Re: [PATCH/RFC/BUG] unpack-trees.c: do not use "the_index"

2018-06-04 Thread Brandon Williams
On 06/02, Elijah Newren wrote:
> On Fri, Jun 1, 2018 at 10:03 PM, Duy Nguyen  wrote:
> > On Fri, Jun 1, 2018 at 8:34 PM, Elijah Newren  wrote:
> >> On Fri, Jun 1, 2018 at 9:11 AM, Nguyễn Thái Ngọc Duy  
> >> wrote:
> >>> This is more of a bug report than an actual fix because I'm not sure
> >>> if "o->src_index" is always the correct answer instead of "the_index"
> >>> here. But this is very similar to 7db118303a (unpack_trees: fix
> >>> breakage when o->src_index != o->dst_index - 2018-04-23) and could
> >>> potentially break things again...
> 
> I'm pretty sure your patch is correct.  Adding Brandon Williams to the
> cc for comment since his patches came up in the analysis below...
> 
> >> Actually, I don't think the patch will break anything in the current
> >> code.  Currently, all callers of unpack_trees() (even merge recursive
> >> which uses different src_index and dst_index now) set src_index =
> >> _index.  So, these changes should continue to work as before (with
> >> a minor possible exception of merge-recursive calling into other
> >> functions from unpack-trees.c after unpack_trees() has finished..).
> >> That's not to say that your patch is bug free, just that I think any
> >> bugs shouldn't be triggerable from the current codebase.

**ACTIONS TO TAKE**
a - Rewrite the paragraph of the thread that begins "This is more of a bug report" as a shorter list that keeps its main facts.
b - Transcribe the part of the thread that opens with the words containing "2018-06-04 Thread Brandon" and closes with "break things again...".
c - List every distinct personal name that appears in the thread, including its header and attribution lines, spelled as the thread spells it.

**RECORDS SUPPLIED**
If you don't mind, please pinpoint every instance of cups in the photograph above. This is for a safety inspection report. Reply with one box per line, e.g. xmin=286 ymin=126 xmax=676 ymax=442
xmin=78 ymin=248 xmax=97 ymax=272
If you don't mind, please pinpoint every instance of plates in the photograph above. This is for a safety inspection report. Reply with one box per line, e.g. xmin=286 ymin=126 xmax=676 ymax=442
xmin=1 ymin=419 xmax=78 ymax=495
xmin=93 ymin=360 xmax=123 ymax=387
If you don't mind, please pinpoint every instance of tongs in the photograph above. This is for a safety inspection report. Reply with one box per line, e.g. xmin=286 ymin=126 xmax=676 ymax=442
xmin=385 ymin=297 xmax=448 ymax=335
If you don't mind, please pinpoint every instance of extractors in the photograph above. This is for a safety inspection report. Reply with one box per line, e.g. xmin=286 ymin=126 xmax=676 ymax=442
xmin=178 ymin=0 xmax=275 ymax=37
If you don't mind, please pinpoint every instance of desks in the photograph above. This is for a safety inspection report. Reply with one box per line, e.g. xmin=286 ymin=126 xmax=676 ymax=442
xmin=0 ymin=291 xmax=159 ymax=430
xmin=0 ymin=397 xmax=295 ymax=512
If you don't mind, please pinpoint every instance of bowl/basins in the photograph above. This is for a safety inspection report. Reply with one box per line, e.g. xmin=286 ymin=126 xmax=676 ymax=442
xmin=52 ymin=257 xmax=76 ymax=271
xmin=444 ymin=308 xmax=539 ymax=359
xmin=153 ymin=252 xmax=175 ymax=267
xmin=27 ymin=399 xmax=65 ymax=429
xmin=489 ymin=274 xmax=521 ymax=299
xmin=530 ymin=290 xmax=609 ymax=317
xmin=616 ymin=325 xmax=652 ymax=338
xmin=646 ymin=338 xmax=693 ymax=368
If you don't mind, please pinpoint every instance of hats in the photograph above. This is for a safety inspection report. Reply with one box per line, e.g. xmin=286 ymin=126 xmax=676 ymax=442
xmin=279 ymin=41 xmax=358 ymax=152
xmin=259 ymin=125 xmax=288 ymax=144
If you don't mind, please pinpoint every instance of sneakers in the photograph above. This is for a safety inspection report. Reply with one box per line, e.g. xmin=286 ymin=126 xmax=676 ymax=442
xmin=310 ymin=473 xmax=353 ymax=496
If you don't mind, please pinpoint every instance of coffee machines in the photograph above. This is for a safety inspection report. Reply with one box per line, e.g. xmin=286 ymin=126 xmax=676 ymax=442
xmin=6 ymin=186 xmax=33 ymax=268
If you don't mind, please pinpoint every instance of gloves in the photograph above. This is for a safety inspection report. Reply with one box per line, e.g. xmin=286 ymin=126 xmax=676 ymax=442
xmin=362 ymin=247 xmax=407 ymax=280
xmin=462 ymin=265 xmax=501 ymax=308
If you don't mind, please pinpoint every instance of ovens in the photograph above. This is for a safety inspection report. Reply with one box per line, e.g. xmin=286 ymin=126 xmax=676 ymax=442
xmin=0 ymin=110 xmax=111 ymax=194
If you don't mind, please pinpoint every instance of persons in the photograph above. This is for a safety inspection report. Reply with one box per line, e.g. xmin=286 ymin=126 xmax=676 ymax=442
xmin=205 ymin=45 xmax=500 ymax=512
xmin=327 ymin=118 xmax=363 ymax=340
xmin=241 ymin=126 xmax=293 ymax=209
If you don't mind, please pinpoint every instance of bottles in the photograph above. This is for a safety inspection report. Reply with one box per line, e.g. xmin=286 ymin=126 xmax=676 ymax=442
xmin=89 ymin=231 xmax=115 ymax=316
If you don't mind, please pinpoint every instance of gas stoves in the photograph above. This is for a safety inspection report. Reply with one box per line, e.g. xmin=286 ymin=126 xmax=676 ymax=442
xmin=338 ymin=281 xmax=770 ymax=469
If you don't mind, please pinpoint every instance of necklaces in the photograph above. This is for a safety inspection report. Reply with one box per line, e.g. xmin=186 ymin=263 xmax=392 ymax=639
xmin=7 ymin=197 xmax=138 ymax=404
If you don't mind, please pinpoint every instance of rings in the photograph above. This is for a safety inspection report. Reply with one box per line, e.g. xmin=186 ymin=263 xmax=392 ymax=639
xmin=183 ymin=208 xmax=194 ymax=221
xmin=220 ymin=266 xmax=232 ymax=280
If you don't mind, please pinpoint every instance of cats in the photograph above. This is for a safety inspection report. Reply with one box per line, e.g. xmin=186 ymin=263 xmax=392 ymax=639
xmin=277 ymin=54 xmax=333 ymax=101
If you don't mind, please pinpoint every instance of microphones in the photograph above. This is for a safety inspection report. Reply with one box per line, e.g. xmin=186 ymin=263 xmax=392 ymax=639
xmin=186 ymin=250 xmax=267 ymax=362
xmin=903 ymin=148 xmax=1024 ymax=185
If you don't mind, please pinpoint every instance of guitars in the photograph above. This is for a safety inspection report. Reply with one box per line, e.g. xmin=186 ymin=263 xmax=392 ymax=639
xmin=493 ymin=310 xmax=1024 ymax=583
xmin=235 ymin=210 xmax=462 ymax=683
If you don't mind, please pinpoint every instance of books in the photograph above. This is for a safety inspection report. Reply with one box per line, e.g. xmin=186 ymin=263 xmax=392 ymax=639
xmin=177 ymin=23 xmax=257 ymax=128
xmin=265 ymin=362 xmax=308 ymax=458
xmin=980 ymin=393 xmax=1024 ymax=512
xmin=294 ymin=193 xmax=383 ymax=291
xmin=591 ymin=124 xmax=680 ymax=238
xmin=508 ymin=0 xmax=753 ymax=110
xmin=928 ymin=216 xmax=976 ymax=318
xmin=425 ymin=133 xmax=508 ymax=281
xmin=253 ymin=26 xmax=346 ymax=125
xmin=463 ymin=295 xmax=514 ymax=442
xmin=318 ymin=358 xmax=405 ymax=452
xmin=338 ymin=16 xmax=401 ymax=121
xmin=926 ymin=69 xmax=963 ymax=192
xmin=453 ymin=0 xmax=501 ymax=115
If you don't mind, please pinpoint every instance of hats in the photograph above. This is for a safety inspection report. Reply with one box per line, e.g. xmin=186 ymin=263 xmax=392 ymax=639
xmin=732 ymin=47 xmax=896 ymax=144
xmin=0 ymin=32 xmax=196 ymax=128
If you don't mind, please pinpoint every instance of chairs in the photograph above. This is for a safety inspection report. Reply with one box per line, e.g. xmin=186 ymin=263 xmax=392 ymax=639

**RESULTS IN ORDER**
a -
- The change is offered more as a bug report than as a real fix.
- The writer is unsure whether "o->src_index" is always the correct replacement for "the_index" here.
- The change closely resembles commit 7db118303a, which fixed breakage when o->src_index differs from o->dst_index.
- It could potentially break things again.

b -
2018-06-04 Thread Brandon Williams
On 06/02, Elijah Newren wrote:
> On Fri, Jun 1, 2018 at 10:03 PM, Duy Nguyen  wrote:
> > On Fri, Jun 1, 2018 at 8:34 PM, Elijah Newren  wrote:
> >> On Fri, Jun 1, 2018 at 9:11 AM, Nguyễn Thái Ngọc Duy  
> >> wrote:
> >>> This is more of a bug report than an actual fix because I'm not sure
> >>> if "o->src_index" is always the correct answer instead of "the_index"
> >>> here. But this is very similar to 7db118303a (unpack_trees: fix
> >>> breakage when o->src_index != o->dst_index - 2018-04-23) and could
> >>> potentially break things again...

c -
- Brandon Williams
- Elijah Newren
- Duy Nguyen
- Nguyễn Thái Ngọc Duy